On 7/18/2012 07:47, David Holland wrote:
On Tue, Jul 17, 2012 at 07:16:03PM -0400, Greg Troxel wrote:
  >    If pkgsrc was using a different version control than CVS (something
  >    like git and the ilk), then reviewing per-patch history on the fly
  >    would be a cinch.  Rather than use a better VC (and I've heard many of
  >    you complain about CVS), we change the process to work around its
  >    limitations.
  >  It's not about the VCS - the notion is that comments in code should
  >  explain the reason the code is the way it is, and commit messages should
  >  explain the reason for the change.  (That's not special to pkgsrc.)
  >  Reading all the commit messages that touched a file to find the one of
  >  interest (and being sure you did that right) is quite hard, git or cvs,
  >  especially if people are also sparse with commit messages.  I've had
  >  difficulty with this when trying to figure out patches that were added
  >  many revisions ago and modified multiple times, often with only a
  >  'update to x' commit message.

...also if we were going to upgrade tools and improve procedures,
moving to per-topic instead of per-file patches would buy a lot more
bang for the buck.

I think that would be a big mistake.

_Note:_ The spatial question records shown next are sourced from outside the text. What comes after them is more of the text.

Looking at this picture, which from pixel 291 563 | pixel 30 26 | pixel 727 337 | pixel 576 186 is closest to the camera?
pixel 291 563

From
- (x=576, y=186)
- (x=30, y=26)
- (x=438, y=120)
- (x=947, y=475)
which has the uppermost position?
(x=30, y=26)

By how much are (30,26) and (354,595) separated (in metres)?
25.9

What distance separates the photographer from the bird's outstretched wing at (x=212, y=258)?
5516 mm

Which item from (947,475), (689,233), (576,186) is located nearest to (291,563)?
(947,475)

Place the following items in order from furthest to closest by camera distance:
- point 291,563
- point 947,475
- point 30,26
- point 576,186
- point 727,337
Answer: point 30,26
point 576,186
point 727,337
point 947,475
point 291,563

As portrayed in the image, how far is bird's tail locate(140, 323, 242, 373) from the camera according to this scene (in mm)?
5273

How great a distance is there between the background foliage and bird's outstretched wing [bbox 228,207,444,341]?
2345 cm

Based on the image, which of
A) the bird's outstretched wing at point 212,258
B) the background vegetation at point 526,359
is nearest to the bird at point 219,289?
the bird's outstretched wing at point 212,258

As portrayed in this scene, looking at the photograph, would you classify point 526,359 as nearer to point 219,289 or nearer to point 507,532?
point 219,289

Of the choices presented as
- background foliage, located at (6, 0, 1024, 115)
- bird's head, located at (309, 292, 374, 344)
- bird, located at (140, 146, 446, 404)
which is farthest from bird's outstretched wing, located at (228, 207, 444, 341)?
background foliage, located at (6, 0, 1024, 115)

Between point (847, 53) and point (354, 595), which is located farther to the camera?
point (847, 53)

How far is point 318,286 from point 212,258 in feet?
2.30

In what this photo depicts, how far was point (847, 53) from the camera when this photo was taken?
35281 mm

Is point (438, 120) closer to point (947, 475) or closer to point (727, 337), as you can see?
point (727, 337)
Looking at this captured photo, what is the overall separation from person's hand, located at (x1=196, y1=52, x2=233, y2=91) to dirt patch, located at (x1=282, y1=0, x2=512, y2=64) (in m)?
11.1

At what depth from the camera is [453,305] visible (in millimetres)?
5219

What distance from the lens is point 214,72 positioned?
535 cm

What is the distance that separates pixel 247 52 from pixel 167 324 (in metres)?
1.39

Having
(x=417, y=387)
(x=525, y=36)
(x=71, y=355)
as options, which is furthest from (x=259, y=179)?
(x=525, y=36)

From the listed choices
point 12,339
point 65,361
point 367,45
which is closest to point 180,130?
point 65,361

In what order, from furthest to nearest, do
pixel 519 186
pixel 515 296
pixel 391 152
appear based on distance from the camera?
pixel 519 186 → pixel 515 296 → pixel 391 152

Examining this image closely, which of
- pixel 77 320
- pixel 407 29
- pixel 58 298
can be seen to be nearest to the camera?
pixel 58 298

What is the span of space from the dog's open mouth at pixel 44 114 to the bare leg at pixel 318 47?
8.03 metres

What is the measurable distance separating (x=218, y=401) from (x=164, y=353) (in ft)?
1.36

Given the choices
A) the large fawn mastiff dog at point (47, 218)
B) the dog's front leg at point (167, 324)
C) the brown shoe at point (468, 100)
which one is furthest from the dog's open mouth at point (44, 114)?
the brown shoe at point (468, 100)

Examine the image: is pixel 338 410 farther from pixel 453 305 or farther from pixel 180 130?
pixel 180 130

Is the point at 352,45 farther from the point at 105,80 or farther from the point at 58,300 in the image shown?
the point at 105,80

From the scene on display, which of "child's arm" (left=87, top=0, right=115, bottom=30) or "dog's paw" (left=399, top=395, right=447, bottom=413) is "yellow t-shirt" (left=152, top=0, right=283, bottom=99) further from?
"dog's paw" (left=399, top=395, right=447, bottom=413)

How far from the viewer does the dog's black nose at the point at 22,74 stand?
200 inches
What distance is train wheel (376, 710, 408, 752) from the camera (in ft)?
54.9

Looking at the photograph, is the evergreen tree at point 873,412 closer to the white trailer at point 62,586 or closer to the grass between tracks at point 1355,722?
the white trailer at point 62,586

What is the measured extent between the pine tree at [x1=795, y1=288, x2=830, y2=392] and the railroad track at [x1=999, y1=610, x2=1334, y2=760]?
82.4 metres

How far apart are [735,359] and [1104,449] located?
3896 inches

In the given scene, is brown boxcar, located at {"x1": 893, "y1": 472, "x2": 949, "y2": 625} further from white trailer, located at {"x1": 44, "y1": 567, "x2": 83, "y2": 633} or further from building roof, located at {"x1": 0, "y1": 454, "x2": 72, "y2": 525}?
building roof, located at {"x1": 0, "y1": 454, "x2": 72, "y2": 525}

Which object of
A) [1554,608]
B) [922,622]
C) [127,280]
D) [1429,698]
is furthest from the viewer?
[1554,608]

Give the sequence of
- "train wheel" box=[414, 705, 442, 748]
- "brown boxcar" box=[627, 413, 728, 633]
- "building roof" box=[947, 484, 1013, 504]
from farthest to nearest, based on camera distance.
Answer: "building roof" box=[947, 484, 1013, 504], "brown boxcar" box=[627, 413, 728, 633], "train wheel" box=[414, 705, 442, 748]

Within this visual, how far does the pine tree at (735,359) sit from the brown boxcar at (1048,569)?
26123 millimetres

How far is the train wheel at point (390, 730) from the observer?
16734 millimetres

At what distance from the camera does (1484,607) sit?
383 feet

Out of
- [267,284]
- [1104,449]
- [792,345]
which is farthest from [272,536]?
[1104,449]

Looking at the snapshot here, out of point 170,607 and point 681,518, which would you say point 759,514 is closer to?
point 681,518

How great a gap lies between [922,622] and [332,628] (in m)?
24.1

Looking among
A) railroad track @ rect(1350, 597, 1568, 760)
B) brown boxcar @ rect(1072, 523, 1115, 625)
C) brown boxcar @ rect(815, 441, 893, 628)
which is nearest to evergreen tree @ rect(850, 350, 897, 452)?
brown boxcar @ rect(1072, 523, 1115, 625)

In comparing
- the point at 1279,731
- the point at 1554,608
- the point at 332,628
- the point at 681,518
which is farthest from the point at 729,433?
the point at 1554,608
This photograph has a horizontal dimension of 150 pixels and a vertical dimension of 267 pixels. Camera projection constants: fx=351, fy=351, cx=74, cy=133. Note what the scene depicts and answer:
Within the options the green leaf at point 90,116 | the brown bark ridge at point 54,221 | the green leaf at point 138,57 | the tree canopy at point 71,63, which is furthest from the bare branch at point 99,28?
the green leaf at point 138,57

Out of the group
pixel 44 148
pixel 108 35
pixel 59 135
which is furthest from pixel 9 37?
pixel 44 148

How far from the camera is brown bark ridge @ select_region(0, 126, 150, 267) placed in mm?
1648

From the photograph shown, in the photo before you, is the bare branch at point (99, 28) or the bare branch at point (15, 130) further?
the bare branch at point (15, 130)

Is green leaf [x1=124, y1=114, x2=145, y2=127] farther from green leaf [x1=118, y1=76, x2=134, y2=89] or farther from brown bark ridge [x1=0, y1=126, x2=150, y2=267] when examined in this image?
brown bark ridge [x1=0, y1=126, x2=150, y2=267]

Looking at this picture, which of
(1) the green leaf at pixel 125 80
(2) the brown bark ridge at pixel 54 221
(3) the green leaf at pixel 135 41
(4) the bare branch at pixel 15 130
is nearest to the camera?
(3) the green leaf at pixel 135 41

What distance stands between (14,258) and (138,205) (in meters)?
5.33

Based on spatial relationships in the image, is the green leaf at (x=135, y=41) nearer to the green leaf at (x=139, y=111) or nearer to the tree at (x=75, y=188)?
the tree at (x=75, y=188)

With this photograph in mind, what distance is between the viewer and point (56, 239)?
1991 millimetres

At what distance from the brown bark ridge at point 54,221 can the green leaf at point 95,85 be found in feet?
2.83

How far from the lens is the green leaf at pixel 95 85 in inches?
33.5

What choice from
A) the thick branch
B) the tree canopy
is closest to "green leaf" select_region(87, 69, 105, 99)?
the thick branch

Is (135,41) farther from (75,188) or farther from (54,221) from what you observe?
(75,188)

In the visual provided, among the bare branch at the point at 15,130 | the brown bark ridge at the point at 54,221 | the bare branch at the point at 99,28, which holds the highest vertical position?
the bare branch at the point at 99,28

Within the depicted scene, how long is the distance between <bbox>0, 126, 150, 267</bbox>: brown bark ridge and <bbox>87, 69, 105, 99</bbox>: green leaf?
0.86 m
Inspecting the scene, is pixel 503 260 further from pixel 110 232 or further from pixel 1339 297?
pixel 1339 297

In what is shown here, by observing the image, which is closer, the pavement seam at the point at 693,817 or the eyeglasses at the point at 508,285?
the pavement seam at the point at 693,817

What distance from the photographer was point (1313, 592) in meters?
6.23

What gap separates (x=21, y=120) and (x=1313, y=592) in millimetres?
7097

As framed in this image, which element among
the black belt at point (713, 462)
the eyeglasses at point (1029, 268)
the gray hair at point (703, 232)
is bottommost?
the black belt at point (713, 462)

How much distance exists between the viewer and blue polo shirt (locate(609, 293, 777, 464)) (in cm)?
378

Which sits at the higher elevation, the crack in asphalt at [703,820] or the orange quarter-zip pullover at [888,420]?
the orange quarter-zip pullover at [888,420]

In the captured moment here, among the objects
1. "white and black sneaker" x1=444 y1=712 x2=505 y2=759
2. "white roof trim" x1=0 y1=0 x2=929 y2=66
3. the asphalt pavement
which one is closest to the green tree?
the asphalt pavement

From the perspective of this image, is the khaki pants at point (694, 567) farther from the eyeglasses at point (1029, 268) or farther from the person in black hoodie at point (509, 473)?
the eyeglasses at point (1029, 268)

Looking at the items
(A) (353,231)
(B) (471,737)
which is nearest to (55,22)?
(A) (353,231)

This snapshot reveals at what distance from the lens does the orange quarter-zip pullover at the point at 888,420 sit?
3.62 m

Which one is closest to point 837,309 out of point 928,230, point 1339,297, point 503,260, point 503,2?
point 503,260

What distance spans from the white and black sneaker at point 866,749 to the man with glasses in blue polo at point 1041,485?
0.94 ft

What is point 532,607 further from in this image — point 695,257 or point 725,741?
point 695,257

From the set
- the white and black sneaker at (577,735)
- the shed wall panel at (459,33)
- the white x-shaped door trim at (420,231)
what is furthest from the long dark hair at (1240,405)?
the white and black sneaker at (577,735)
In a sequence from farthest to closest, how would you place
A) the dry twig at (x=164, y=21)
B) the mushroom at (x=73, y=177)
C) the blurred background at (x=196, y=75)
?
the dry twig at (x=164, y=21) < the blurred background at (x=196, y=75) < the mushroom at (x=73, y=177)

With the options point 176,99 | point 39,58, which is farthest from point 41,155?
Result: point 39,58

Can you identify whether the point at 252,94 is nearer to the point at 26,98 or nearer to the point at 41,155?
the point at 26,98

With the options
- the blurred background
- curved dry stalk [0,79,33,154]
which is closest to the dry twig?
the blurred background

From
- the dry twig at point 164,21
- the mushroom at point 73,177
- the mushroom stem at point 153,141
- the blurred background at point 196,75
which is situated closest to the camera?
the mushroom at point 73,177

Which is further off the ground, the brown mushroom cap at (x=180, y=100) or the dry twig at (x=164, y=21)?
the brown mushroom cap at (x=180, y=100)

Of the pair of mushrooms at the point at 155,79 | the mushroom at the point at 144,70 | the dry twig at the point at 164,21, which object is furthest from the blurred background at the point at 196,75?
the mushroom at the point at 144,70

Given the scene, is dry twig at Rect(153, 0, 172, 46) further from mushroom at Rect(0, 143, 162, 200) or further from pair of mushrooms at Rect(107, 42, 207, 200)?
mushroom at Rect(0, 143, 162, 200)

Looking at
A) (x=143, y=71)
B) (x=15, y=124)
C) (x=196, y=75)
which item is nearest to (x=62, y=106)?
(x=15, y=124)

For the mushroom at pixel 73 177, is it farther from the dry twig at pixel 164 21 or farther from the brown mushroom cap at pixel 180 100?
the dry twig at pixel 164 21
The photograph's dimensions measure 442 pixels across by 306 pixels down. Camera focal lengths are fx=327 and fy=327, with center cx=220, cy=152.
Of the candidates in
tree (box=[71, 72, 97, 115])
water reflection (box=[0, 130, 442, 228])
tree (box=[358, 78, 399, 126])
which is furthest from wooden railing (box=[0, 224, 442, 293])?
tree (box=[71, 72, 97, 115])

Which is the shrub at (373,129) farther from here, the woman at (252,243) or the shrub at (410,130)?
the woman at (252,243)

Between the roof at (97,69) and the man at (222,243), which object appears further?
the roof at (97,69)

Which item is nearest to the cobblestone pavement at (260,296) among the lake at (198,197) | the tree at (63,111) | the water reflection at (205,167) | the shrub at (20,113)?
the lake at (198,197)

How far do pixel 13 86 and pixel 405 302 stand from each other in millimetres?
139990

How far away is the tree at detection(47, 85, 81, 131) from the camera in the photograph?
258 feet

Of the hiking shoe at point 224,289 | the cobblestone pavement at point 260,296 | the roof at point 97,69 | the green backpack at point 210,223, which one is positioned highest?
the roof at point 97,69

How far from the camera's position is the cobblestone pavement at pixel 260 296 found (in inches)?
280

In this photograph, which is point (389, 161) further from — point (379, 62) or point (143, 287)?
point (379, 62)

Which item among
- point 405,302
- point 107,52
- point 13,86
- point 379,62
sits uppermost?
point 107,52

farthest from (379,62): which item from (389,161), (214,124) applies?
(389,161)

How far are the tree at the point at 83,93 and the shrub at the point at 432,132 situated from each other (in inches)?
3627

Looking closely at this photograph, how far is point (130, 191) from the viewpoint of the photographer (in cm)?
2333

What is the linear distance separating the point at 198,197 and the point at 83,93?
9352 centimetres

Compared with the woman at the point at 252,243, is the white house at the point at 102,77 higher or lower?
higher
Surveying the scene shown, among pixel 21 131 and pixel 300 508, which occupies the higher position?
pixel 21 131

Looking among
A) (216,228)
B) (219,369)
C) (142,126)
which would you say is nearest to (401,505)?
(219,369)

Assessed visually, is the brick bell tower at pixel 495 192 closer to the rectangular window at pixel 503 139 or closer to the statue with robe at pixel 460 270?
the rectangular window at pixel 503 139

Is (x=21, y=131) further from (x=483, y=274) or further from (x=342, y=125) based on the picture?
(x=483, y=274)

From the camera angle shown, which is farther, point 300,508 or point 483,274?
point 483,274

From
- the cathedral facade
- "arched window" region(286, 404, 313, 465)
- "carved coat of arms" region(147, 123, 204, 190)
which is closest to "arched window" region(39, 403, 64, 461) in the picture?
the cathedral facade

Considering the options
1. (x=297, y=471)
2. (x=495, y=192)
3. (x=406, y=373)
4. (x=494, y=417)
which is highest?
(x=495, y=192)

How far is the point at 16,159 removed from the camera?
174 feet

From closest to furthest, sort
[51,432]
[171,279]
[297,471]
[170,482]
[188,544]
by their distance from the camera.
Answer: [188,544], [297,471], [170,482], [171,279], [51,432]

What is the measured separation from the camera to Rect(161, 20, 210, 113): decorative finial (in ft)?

I could point out hundreds of patched files that were patched for many reasons at different points in time, with the current version of the patch being the aggregate. Per topic would have to be based on the preceding intermediate version of the patch, not original file. There's order issues, perhaps comprehensive issue (especially if a later patch erases an earlier patch), and of course it would be a nightmare to migrate to a new version of the software. All the per-topic patches would need migrating too.

to Greg -
It may not always seem like it, but I do strive to have good comment messages that explain what the problem was, the solution, and any details that are pertinent. There is no way I'd get that kind of detail in a patch comment and of course a commit message covers the change set as an atomic unit. A properly used VC is going to provide a better picture than comment patches. (As a side note, I hope you aren't looking at GNU as an example where their commit messages are copies of changelog entries, which state what (NOT WHY) and the what is obvious from VC. At least you want to put the "why" somewhere, in this case the patches.)